**EXERCISE**
Copy the entries below, substituting "fallen branch" for every occurrence of "dead branch" and leaving everything else unchanged. Omit the pictures.

───── DATA FOR THE TASK ─────

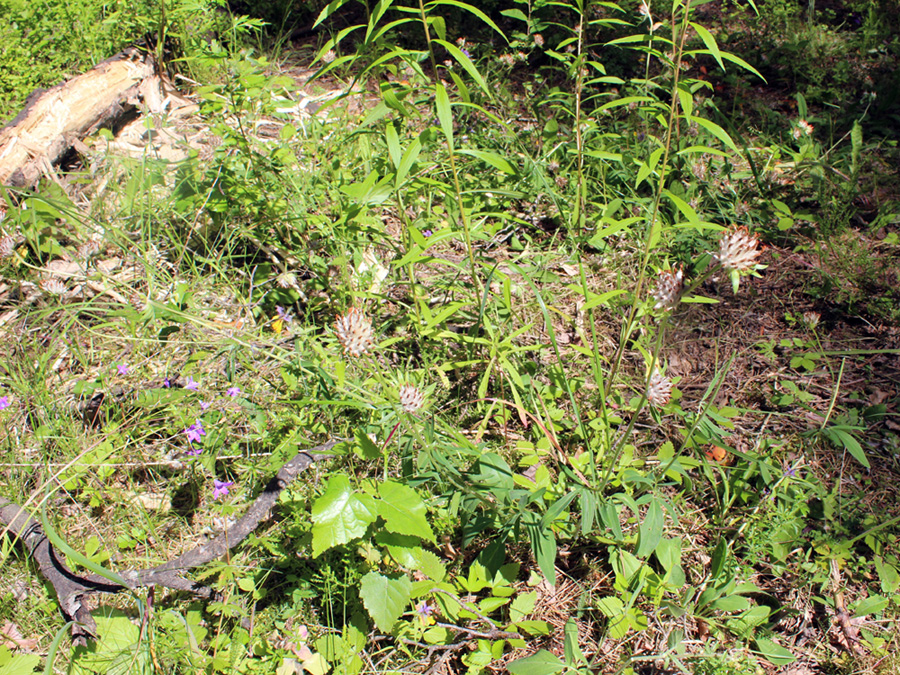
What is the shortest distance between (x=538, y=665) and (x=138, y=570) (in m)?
1.18

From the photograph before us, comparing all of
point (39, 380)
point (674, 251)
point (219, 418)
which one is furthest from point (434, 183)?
point (39, 380)

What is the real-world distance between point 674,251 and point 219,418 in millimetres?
2015

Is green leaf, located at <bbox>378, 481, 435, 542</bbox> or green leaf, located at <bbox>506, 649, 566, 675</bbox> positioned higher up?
green leaf, located at <bbox>378, 481, 435, 542</bbox>

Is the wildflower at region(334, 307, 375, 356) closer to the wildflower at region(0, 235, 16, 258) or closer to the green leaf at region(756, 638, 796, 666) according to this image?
the green leaf at region(756, 638, 796, 666)

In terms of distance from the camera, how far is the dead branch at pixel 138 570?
5.43 ft

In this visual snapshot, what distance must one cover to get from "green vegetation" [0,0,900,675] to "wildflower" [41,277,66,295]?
12 mm

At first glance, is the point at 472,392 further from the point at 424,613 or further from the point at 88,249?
the point at 88,249

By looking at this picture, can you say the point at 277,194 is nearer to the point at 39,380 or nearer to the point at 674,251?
the point at 39,380

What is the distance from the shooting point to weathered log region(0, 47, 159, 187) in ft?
9.64

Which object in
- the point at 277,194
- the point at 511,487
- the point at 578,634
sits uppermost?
the point at 277,194

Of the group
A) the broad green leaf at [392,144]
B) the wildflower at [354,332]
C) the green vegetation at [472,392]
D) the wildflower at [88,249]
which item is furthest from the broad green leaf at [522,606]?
the wildflower at [88,249]

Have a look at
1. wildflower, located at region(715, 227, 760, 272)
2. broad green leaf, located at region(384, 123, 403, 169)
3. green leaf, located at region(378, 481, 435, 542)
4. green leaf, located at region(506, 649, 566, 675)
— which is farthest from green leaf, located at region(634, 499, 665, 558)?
broad green leaf, located at region(384, 123, 403, 169)

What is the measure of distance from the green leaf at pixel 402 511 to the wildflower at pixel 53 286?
195 cm

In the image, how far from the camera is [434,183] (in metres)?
1.88
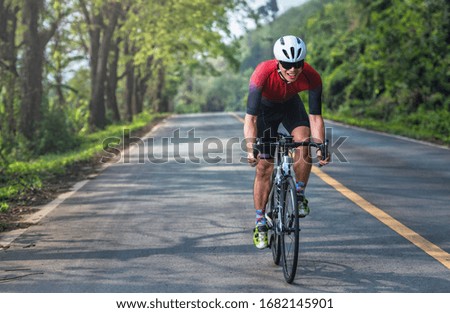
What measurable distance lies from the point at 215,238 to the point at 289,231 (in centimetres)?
188

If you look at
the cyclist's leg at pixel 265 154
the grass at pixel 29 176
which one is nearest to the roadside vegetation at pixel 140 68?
the grass at pixel 29 176

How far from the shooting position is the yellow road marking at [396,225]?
741 centimetres

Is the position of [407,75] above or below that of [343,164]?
above

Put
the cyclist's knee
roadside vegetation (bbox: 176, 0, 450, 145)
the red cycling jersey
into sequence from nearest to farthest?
the red cycling jersey → the cyclist's knee → roadside vegetation (bbox: 176, 0, 450, 145)

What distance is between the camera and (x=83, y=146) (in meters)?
23.7

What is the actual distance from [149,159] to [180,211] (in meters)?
8.02

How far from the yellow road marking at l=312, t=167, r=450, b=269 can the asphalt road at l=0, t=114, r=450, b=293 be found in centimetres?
8

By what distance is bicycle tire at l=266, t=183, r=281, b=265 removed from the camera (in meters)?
7.06

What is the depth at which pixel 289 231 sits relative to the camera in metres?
6.66

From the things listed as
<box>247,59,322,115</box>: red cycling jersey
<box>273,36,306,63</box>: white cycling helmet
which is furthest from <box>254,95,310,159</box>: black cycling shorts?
<box>273,36,306,63</box>: white cycling helmet

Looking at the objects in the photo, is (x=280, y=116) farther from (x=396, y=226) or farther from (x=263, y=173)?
(x=396, y=226)

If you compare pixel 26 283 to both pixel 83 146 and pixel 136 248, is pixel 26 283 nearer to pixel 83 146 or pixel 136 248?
pixel 136 248

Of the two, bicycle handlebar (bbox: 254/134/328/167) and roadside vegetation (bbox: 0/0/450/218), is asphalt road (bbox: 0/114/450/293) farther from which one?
roadside vegetation (bbox: 0/0/450/218)
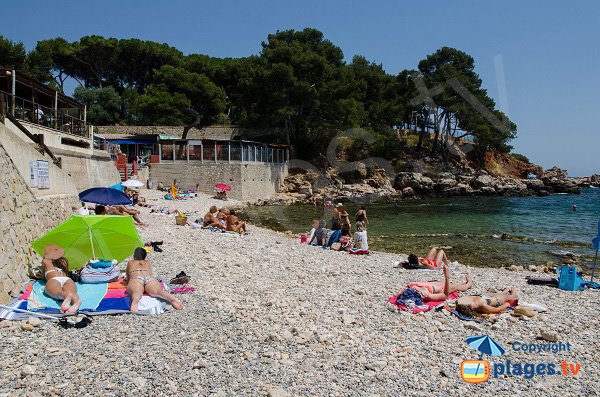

─────

**ANSWER FOR THIS EXERCISE**
What is the shortest distance between (x=538, y=665) and (x=138, y=570) (in m)?
1.18

From the photograph before us, comparing all of
point (39, 380)
point (674, 251)
point (219, 418)
which one is furthest from point (434, 183)?
point (39, 380)

What is the real-world distance between point 674,251 and point 219,418 in millimetres?
2015

Is green leaf, located at <bbox>378, 481, 435, 542</bbox> or green leaf, located at <bbox>506, 649, 566, 675</bbox> positioned higher up?
green leaf, located at <bbox>378, 481, 435, 542</bbox>

Is the wildflower at region(334, 307, 375, 356) closer to the wildflower at region(0, 235, 16, 258) or closer to the green leaf at region(756, 638, 796, 666) according to this image?
the green leaf at region(756, 638, 796, 666)

In terms of distance from the camera, how far is the fallen branch at pixel 138 570?
5.43 ft

In this visual snapshot, what distance must one cover to get from "green vegetation" [0,0,900,675] to "wildflower" [41,277,66,295]?
12 mm

At first glance, is the point at 472,392 further from the point at 424,613 or further from the point at 88,249?
the point at 88,249

By looking at this picture, can you say the point at 277,194 is nearer to the point at 39,380 or nearer to the point at 674,251?
the point at 39,380

What is the distance from the shooting point to weathered log region(0, 47, 159, 187) in ft?
9.64

Which object in
- the point at 277,194
- the point at 511,487
- the point at 578,634
sits uppermost?
the point at 277,194

Of the group
A) the broad green leaf at [392,144]
B) the wildflower at [354,332]
C) the green vegetation at [472,392]
D) the wildflower at [88,249]
which item is furthest from the broad green leaf at [522,606]?
the wildflower at [88,249]

Have a look at
1. wildflower, located at region(715, 227, 760, 272)
2. broad green leaf, located at region(384, 123, 403, 169)
3. green leaf, located at region(378, 481, 435, 542)
4. green leaf, located at region(506, 649, 566, 675)
— which is farthest from green leaf, located at region(634, 499, 665, 558)?
broad green leaf, located at region(384, 123, 403, 169)

What is the measure of distance from the green leaf at pixel 402 511 to the wildflower at pixel 53 286?
195 cm

In the image, how far from the camera is [434,183] (in metres)?
1.88
What measurable distance lies from the point at 215,238 to the point at 289,231 (in centimetres)?
188

If you look at
the cyclist's leg at pixel 265 154
the grass at pixel 29 176
which one is nearest to the roadside vegetation at pixel 140 68?
the grass at pixel 29 176

How far from the shooting position is the yellow road marking at [396,225]?
741 centimetres

Is the position of [407,75] above or below that of [343,164]?
above

Put
the cyclist's knee
roadside vegetation (bbox: 176, 0, 450, 145)
the red cycling jersey
into sequence from nearest to farthest?
the red cycling jersey → the cyclist's knee → roadside vegetation (bbox: 176, 0, 450, 145)

What distance is between the camera and (x=83, y=146) (in meters)?
23.7

What is the actual distance from [149,159] to [180,211] (in meters)?
8.02

How far from the yellow road marking at l=312, t=167, r=450, b=269 can the asphalt road at l=0, t=114, r=450, b=293 be found in centimetres?
8

By what distance is bicycle tire at l=266, t=183, r=281, b=265 removed from the camera (in meters)?
7.06

What is the depth at which pixel 289 231 sits relative to the camera in metres?
6.66

From the things listed as
<box>247,59,322,115</box>: red cycling jersey
<box>273,36,306,63</box>: white cycling helmet
which is furthest from <box>254,95,310,159</box>: black cycling shorts?
<box>273,36,306,63</box>: white cycling helmet

Looking at the objects in the photo, is (x=280, y=116) farther from (x=396, y=226) or farther from (x=263, y=173)?
(x=396, y=226)

If you compare pixel 26 283 to both pixel 83 146 and pixel 136 248, is pixel 26 283 nearer to pixel 83 146 or pixel 136 248?
pixel 136 248

Of the two, bicycle handlebar (bbox: 254/134/328/167) and roadside vegetation (bbox: 0/0/450/218), is asphalt road (bbox: 0/114/450/293) farther from which one?
roadside vegetation (bbox: 0/0/450/218)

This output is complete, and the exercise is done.